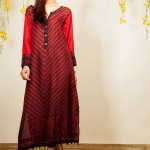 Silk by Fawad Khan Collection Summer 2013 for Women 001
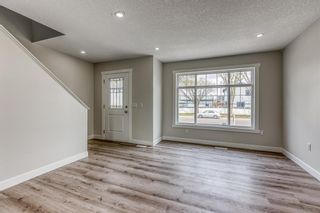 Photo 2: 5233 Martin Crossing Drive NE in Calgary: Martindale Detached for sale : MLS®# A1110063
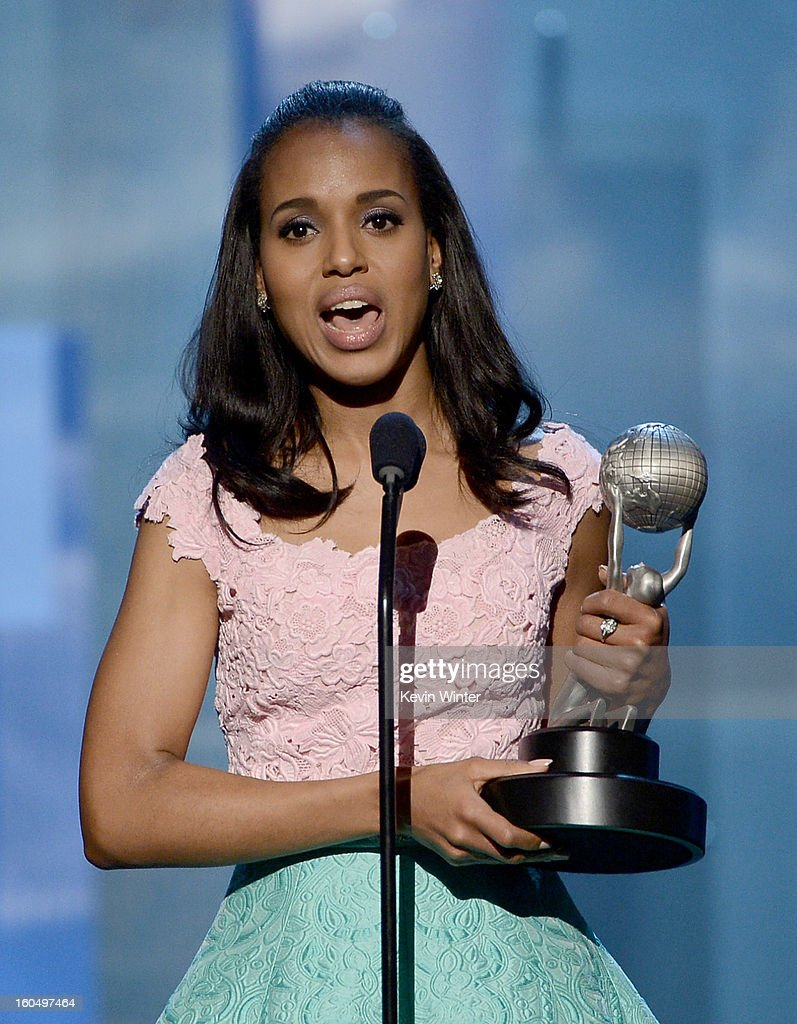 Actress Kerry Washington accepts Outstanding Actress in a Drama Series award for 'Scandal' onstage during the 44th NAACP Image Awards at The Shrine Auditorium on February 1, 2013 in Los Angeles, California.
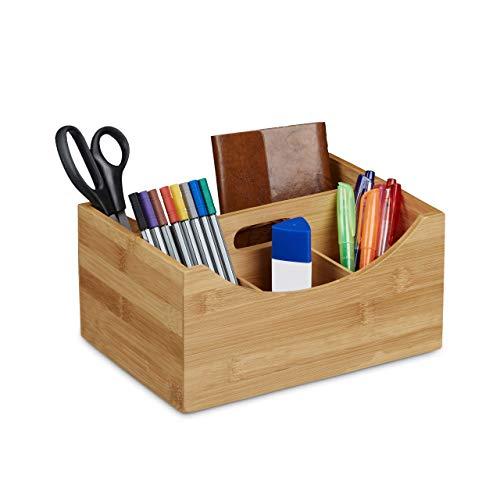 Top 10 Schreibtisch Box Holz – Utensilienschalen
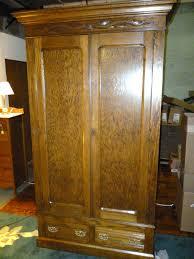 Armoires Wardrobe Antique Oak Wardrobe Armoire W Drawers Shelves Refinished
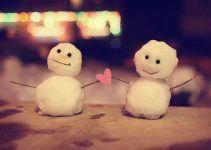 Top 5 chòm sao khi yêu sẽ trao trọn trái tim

########

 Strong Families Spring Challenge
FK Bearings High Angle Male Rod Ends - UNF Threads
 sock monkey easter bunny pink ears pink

########

In the listing above, find the line with "Silk by Fawad" and the line with "Top 5 chòm sao khi yêu sẽ trao trọn trái tim". Copy exactly those two and every line between, without the pictures.

 Silk by Fawad Khan Collection Summer 2013 for Women 001
 Photo 2: 5233 Martin Crossing Drive NE in Calgary: Martindale Detached for sale : MLS®# A1110063
 Actress Kerry Washington accepts Outstanding Actress in a Drama Series award for 'Scandal' onstage during the 44th NAACP Image Awards at The Shrine Auditorium on February 1, 2013 in Los Angeles, California.
 Top 10 Schreibtisch Box Holz – Utensilienschalen
 Armoires Wardrobe Antique Oak Wardrobe Armoire W Drawers Shelves Refinished
 Top 5 chòm sao khi yêu sẽ trao trọn trái tim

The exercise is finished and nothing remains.